What you need to do. Transcribe the full listing below exactly.

Supplied records.
# # #
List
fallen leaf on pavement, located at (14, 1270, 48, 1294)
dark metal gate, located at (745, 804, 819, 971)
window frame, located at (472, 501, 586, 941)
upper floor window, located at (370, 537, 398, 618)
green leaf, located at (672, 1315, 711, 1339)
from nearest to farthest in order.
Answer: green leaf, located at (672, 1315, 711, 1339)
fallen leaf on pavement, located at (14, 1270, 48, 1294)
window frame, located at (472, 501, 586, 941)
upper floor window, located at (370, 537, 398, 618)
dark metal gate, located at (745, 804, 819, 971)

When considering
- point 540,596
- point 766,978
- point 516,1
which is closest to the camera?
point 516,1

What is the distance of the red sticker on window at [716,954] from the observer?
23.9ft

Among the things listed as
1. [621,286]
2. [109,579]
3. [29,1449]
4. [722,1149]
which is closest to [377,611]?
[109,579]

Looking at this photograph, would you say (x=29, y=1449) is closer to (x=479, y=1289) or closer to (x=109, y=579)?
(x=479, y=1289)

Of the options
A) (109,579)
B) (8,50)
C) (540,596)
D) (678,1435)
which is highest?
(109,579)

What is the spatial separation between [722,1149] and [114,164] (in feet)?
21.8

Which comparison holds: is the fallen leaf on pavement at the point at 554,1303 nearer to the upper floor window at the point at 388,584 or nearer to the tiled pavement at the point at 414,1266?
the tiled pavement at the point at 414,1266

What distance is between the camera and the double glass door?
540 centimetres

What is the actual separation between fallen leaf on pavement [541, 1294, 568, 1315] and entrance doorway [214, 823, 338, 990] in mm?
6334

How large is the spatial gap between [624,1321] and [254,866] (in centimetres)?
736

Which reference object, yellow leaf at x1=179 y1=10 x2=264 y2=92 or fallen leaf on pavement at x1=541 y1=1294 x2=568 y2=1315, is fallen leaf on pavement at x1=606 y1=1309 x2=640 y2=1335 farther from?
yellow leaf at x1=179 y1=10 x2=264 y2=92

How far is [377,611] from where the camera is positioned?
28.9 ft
# # #
Result for this task.
List
fallen leaf on pavement, located at (14, 1270, 48, 1294)
dark metal gate, located at (745, 804, 819, 971)
window frame, located at (472, 501, 586, 941)
upper floor window, located at (370, 537, 398, 618)
green leaf, located at (672, 1315, 711, 1339)
from nearest to farthest in order.
Answer: green leaf, located at (672, 1315, 711, 1339)
fallen leaf on pavement, located at (14, 1270, 48, 1294)
window frame, located at (472, 501, 586, 941)
upper floor window, located at (370, 537, 398, 618)
dark metal gate, located at (745, 804, 819, 971)

When considering
- point 540,596
- point 766,978
- point 516,1
which is closest to the camera?
point 516,1

What is the distance of the red sticker on window at [716,954] from the observer?
23.9ft

Among the things listed as
1. [621,286]
2. [109,579]
3. [29,1449]
4. [722,1149]
which is closest to [377,611]?
[109,579]

Looking at this photograph, would you say (x=29, y=1449) is closer to (x=479, y=1289) or closer to (x=109, y=579)?
(x=479, y=1289)

Of the options
A) (109,579)
B) (8,50)
C) (540,596)
D) (678,1435)
which is highest?
(109,579)

What is the spatial separation between [722,1149] and [114,164] (in feet)?
21.8

Which comparison holds: is the fallen leaf on pavement at the point at 554,1303 nearer to the upper floor window at the point at 388,584 or nearer to the tiled pavement at the point at 414,1266?
the tiled pavement at the point at 414,1266

What distance is between the camera and the double glass door?
540 centimetres

What is the actual separation between fallen leaf on pavement [541, 1294, 568, 1315] and entrance doorway [214, 823, 338, 990] in mm?
6334

How large is the spatial gap between [624,1321] and [254,866] (in centimetres)?
736

Which reference object, yellow leaf at x1=179 y1=10 x2=264 y2=92 or fallen leaf on pavement at x1=541 y1=1294 x2=568 y2=1315, is fallen leaf on pavement at x1=606 y1=1309 x2=640 y2=1335 farther from?
yellow leaf at x1=179 y1=10 x2=264 y2=92

How far is [377,611] from where the camera is positioned?
28.9 ft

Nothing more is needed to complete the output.